*** Extracted data ***

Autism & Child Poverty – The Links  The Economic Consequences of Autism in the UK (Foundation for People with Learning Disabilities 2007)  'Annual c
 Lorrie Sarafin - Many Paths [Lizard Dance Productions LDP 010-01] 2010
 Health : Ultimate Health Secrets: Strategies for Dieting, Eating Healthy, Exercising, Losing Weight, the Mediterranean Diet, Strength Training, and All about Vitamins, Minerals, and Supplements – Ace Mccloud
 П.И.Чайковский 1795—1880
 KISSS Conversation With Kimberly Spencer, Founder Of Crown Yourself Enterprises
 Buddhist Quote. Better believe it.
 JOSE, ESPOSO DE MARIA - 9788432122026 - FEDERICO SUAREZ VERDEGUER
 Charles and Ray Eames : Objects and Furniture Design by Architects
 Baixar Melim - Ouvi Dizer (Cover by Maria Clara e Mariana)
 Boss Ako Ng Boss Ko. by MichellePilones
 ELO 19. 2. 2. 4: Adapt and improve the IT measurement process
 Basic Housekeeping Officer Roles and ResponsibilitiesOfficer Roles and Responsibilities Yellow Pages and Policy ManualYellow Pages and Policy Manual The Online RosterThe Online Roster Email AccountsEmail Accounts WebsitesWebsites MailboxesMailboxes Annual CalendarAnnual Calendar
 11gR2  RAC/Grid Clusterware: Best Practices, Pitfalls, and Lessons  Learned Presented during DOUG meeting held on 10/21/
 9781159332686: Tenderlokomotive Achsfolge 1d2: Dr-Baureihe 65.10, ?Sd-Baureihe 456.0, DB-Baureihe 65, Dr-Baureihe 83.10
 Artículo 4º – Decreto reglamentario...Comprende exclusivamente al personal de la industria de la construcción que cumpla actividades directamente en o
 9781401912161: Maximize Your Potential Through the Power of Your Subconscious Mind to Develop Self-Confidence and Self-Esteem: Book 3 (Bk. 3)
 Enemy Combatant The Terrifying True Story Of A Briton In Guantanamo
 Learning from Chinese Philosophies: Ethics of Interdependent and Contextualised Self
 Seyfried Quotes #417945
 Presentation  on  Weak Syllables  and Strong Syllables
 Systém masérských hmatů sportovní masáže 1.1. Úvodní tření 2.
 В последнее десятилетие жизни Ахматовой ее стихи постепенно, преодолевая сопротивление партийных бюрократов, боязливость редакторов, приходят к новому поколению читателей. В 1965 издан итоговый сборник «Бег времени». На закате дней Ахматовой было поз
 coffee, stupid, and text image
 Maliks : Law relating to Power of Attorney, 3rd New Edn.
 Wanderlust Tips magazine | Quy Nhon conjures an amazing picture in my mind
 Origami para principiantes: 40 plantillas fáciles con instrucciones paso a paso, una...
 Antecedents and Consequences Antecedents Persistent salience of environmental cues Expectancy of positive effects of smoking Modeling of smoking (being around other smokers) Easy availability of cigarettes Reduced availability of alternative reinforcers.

*** End of Extracted data ***

Task to carry out: From the data above, pick out each line containing "Annual" and copy it.

Response:
Autism & Child Poverty – The Links  The Economic Consequences of Autism in the UK (Foundation for People with Learning Disabilities 2007)  'Annual c
 Basic Housekeeping Officer Roles and ResponsibilitiesOfficer Roles and Responsibilities Yellow Pages and Policy ManualYellow Pages and Policy Manual The Online RosterThe Online Roster Email AccountsEmail Accounts WebsitesWebsites MailboxesMailboxes Annual CalendarAnnual Calendar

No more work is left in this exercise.